The U.S. Supreme Court ruled today that a debtor in bankruptcy is not allowed to take a deduction on the so-called means test for ownership costs for a vehicle, unless they are actually buying or leasing a vehicle. What does this mean?

If your income is over the median income for your state, and you file a Chapter 13 bankruptcy, and you own your cars or trucks outright, you may have to pay more to your unsecured creditors than you would have otherwise. By implication, if the same reasoning applies to Chapter 7, then you may be less likely to qualify for Chapter 7 bankruptcy relief, if your vehicles are paid off.

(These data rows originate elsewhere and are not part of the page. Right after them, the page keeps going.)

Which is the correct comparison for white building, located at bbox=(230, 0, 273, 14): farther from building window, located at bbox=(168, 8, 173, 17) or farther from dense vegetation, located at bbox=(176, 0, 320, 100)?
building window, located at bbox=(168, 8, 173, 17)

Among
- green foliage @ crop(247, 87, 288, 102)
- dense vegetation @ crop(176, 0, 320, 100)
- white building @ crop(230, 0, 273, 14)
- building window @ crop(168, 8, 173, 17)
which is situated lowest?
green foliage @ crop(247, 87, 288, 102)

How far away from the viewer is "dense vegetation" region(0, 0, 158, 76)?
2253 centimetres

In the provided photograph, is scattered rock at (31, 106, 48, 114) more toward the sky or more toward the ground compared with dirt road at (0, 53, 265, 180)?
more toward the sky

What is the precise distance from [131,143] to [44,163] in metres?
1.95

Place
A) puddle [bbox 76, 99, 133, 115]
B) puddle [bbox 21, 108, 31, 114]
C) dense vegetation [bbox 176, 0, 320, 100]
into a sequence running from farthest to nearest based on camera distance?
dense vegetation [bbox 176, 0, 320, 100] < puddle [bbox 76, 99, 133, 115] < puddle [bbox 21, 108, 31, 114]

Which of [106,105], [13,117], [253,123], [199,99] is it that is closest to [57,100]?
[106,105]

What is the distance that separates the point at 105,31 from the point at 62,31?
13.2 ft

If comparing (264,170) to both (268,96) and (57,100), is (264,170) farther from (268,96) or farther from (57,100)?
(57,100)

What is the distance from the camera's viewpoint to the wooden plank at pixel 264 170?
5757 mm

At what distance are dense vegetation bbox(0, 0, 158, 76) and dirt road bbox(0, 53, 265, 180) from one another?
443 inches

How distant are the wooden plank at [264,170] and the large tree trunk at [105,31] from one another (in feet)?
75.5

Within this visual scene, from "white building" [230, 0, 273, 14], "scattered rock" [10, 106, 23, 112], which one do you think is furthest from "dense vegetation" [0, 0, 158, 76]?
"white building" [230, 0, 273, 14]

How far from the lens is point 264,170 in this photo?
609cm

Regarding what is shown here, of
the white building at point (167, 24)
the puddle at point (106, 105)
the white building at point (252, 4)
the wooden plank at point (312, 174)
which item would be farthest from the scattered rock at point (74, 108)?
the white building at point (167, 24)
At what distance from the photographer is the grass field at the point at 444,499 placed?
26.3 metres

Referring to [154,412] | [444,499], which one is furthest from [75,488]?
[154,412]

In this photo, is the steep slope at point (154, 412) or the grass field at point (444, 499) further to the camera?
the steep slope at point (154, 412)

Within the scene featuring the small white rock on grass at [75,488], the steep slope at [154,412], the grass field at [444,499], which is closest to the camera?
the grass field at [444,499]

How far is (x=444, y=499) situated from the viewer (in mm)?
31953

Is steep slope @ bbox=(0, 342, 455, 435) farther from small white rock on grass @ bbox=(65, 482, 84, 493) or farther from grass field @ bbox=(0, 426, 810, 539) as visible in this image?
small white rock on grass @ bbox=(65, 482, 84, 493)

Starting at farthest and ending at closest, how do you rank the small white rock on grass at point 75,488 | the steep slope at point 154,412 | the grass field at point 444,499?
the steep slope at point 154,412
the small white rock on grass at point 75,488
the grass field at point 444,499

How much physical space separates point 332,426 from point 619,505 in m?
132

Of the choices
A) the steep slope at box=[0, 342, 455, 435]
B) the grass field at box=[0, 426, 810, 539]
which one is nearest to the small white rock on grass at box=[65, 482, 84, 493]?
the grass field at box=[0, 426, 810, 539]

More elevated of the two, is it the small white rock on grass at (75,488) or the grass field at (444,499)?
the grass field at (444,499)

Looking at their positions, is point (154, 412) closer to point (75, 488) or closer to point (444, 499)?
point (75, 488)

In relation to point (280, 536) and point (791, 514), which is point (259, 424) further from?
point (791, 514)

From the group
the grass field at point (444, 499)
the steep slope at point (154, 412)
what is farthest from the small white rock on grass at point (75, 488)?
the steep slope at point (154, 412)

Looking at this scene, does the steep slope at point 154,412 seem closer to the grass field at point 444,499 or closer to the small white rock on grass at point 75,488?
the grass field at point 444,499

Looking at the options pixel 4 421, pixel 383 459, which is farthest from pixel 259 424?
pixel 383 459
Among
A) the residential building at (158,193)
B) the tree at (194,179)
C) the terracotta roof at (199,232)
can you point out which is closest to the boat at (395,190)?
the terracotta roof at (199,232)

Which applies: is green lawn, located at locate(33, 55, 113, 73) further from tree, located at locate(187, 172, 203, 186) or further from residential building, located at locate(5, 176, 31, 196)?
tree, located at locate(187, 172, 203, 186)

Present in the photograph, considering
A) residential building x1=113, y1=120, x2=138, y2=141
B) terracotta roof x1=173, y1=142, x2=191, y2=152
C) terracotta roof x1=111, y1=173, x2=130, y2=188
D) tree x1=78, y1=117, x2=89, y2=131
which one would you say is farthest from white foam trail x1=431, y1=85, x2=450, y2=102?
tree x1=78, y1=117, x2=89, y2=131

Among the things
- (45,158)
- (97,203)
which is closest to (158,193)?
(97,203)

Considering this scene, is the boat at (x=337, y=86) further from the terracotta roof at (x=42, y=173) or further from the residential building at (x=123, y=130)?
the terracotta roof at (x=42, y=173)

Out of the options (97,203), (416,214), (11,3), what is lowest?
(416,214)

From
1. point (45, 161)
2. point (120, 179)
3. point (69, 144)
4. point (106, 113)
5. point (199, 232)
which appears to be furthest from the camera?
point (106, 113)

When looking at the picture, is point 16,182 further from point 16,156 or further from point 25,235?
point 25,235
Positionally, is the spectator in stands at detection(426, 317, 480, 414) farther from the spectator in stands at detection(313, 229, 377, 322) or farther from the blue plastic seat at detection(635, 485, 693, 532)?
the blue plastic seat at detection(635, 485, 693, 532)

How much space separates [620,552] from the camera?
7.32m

Mr. Ransom deducted $471 per month for "ownership" costs under the B22C form or means test in his case, and FIA Card Services objected. The Bankruptcy Court denied confirmation or approval of the plan, and the appeals court agreed and affirmed the denial of the plan. The U.S. Supreme Court today agreed with the 9th Circuit Court of Appeals and denied confirmation of the plan.

So, it is not the end of the world, but the Ransom decision today makes the means test a little meaner. Under the law here in the 5th Circuit before Ransom, we were allowed to deduct an additional $471 per month of ownership expense for a first car, and $332 for a second car, even if they were paid for. If a debtor's vehicles are paid for, it will mean a higher chapter 13 plan payment for future cases, and if this same reasoning is extended to chapter 7, which I'm sure it will be, it may be considerably harder for people to qualify for chapter 7, unless they have loans or leases on their vehicles.